Speaking of wide receivers, it will be interesting to see how things shake out when Jacoby Jones returns from a knee injury. Jones will return to practice this week, and while it may be a stretch to expect him to be out there Sunday in Miami, he is getting closer. But how will he be used? Brown has three touchdowns in four games and continues to get better, so limiting his role would be hard to justify. Thompson gave a glimpse of what he’s capable of when healthy on Sunday. Tandon Doss has helped the Ravens’ return game. And I still haven’t gotten to veteran Brandon Stokley, who is dealing with a groin strain. The Ravens have six receivers, but it’s hard to foresee them dressing that many on game day.

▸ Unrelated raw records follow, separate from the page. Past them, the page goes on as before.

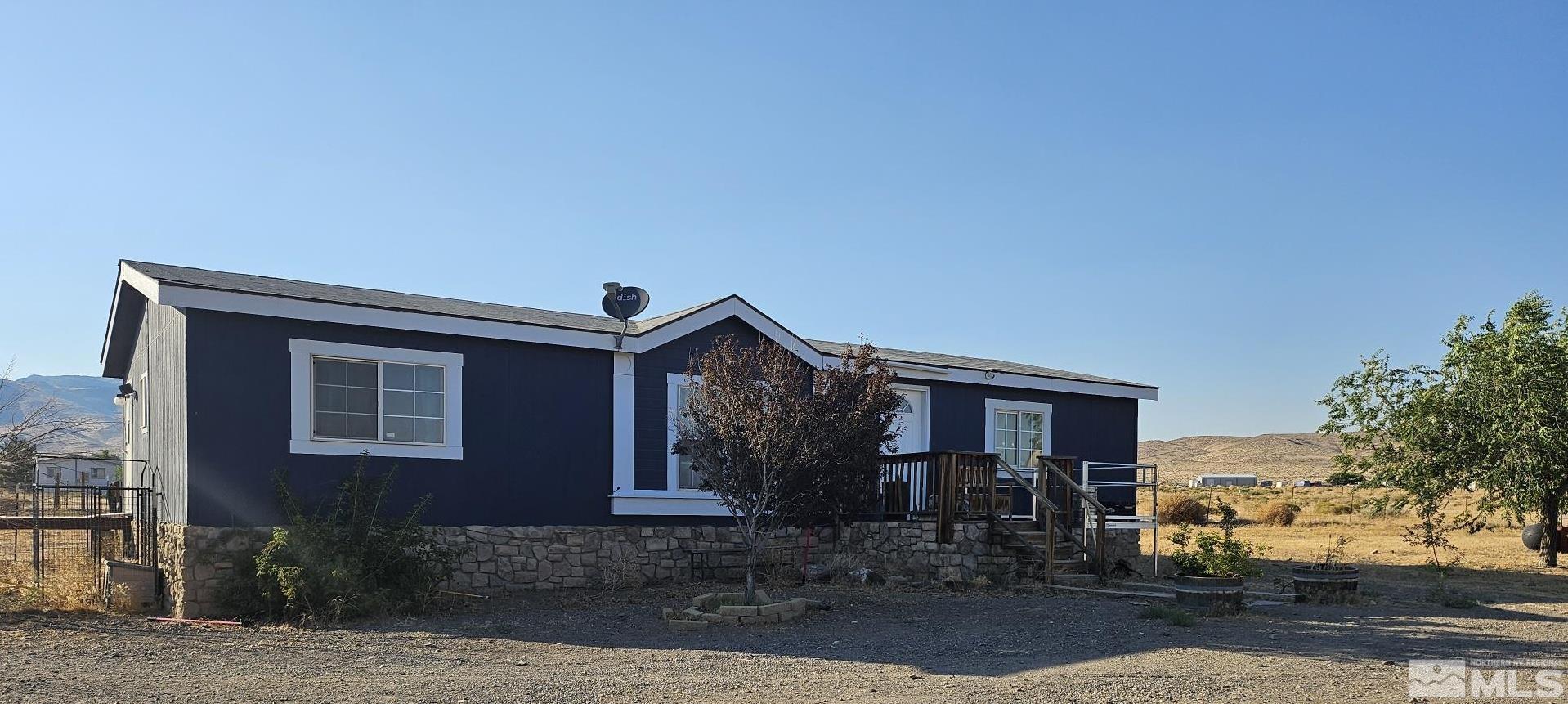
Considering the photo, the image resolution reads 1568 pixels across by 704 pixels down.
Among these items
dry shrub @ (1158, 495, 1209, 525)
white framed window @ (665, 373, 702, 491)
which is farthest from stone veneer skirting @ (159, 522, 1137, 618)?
dry shrub @ (1158, 495, 1209, 525)

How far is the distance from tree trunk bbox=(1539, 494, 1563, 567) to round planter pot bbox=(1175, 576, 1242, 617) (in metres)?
10.3

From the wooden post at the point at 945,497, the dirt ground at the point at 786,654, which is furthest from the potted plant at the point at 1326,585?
the wooden post at the point at 945,497

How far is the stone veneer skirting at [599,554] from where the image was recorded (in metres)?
11.5

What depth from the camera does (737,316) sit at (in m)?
15.0

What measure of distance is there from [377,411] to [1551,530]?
58.1 ft

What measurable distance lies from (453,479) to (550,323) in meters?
2.07

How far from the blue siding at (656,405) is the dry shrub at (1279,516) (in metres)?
24.2

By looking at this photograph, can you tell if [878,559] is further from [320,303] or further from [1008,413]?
[320,303]

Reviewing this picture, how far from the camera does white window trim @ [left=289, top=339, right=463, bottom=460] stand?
39.5ft

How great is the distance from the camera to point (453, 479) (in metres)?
13.0

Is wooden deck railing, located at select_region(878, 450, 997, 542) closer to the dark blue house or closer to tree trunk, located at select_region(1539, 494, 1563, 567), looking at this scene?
the dark blue house

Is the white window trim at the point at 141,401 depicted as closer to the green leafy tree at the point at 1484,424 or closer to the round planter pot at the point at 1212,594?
the round planter pot at the point at 1212,594

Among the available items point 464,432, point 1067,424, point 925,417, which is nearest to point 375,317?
point 464,432

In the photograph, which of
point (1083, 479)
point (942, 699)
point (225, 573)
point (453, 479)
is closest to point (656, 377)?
point (453, 479)
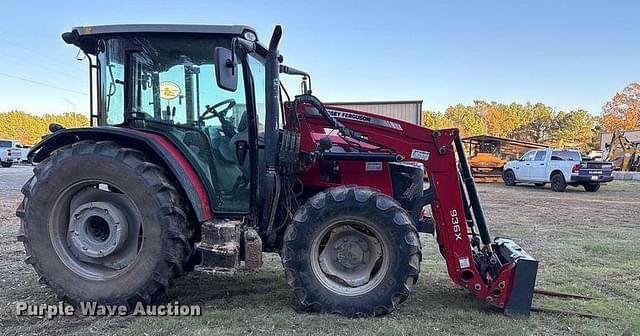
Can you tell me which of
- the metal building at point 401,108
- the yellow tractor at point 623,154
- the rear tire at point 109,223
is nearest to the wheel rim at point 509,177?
the metal building at point 401,108

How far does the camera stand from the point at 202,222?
386 centimetres

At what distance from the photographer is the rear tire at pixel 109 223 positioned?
368cm

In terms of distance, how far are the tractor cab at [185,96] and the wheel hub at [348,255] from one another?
844 millimetres

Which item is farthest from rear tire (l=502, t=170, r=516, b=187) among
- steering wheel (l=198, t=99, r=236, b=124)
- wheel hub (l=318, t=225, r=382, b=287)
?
steering wheel (l=198, t=99, r=236, b=124)

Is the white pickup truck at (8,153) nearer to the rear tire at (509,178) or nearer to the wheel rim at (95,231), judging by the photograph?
the rear tire at (509,178)

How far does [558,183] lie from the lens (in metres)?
18.1

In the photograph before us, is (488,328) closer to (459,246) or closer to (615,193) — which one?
(459,246)

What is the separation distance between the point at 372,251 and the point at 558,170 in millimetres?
16907

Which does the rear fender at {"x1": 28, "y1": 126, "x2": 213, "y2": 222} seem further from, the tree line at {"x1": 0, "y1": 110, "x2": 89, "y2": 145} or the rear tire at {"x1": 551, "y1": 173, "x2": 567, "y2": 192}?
the tree line at {"x1": 0, "y1": 110, "x2": 89, "y2": 145}

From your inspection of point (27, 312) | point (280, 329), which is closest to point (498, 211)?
point (280, 329)

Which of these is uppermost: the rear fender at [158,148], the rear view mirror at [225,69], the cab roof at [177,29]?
the cab roof at [177,29]

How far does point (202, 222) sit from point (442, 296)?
7.52ft

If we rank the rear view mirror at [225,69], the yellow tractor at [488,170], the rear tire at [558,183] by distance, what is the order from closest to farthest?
the rear view mirror at [225,69] → the rear tire at [558,183] → the yellow tractor at [488,170]

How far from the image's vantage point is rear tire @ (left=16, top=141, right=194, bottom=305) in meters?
3.68
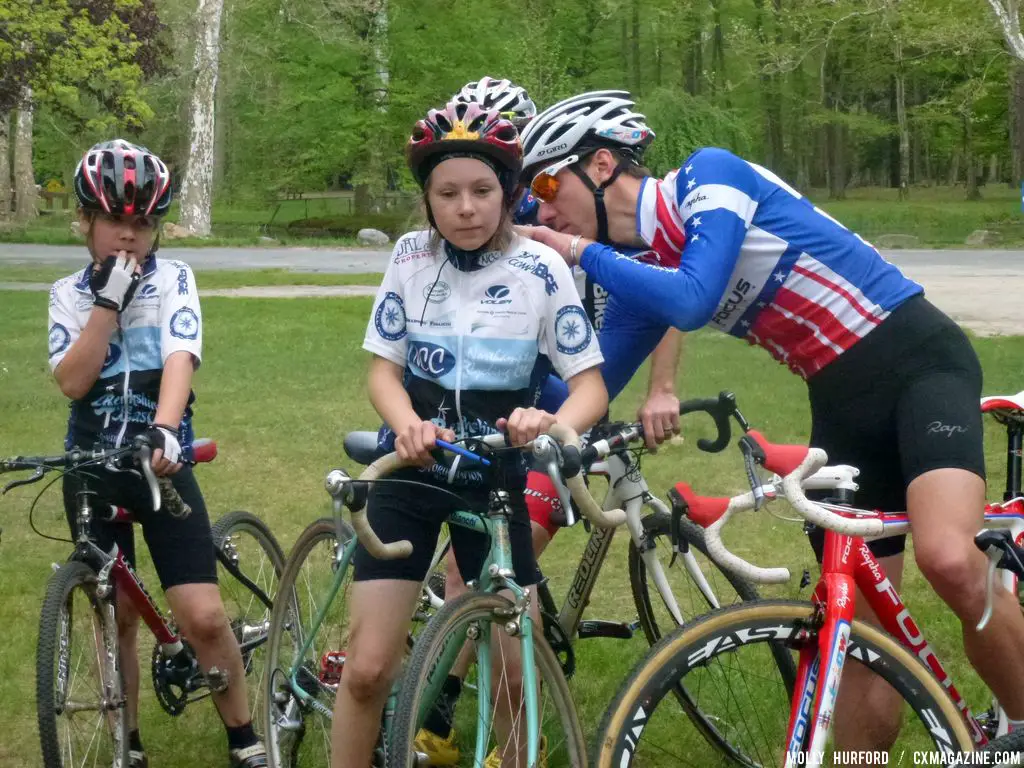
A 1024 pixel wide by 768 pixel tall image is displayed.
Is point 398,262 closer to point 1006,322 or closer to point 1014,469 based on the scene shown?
point 1014,469

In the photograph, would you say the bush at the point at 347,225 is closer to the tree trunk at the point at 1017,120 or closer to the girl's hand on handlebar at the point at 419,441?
the tree trunk at the point at 1017,120

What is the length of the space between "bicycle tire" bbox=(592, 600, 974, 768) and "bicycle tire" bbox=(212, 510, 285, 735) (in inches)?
90.7

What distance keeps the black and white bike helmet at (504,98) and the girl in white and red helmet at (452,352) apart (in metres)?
0.68

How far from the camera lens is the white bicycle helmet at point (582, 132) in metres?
3.88

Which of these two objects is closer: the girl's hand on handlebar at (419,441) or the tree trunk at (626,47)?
the girl's hand on handlebar at (419,441)

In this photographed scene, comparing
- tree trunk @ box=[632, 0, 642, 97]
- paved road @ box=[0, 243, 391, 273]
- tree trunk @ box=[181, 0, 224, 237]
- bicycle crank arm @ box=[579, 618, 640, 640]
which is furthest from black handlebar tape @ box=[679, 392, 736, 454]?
tree trunk @ box=[632, 0, 642, 97]

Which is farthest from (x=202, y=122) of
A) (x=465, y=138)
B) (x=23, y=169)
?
(x=465, y=138)

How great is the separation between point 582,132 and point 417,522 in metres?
1.24

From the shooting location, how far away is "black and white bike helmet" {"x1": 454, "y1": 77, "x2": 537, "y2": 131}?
4.29 metres

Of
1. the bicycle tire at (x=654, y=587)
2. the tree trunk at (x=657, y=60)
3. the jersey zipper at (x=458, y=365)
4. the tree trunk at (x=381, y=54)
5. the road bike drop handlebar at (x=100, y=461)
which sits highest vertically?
the tree trunk at (x=657, y=60)

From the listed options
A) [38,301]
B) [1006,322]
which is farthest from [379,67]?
[1006,322]

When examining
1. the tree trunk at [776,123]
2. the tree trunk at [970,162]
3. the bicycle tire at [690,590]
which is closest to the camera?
the bicycle tire at [690,590]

I understand that fans care mostly -- or should I say exclusively? -- about what happens on game day and how a certain player performs so now may not be a good time to bring this up. However, as poorly as he played Sunday in throwing five interceptions, Joe Flacco erased any lingering doubt -- if there was any -- about who is the leader of the team. First, he didn’t hesitate to defend his teammates and himself following former teammate Ray Lewis’ questioning of the leadership after the party bus incident. Other players claimed that Lewis was taken out of context, which was impossible given the circumstances, or the media was making much ado about nothing. There is obviously some truth to the latter. Flacco, though, handled it adeptly, saying that “Ray knows better” and maintaining that one off-the-field incident shouldn’t be used as a referendum on the team’s leadership situation. With his comments, he stuck up for his teammates and himself, while also avoiding a verbal spat with a friend and beloved sports figure in Baltimore. Four days later, he stood at the podium for about 10 minutes following arguably the worst day of his career and he shouldered the blame for the loss to the Bills. He didn’t bring up the dropped passes, the nonexistent running game or the poor offensive line play. Flacco needs to play much better than he did Sunday for the Ravens to win, but I’m not sure he could have handled the pre- and post-game stuff during that five-day span any better. The same guy who was once criticized for being boring and lacking charisma has become one of the most interesting and thoughtful interviews on the team.

Second-year safety Christian Thompson is now eligible for reinstatement after serving a four-game suspension for violating the league’s substance-abuse policy. Thompson was a fourth-round pick last year and the Ravens hate giving up on their selections so early. But with the recent addition of safety and special teams standout Jeromy Miles, who Harbaugh said should be good to go this week, it’s unclear where Thompson fits. He has yet to distinguish himself in practices or games and the Ravens already have five other safeties on the active roster: Matt Elam, James Ihedigbo, Michael Huff, Anthony Levine and Miles, and two more on the practice squad in Brynden Trawick and Omar Brown.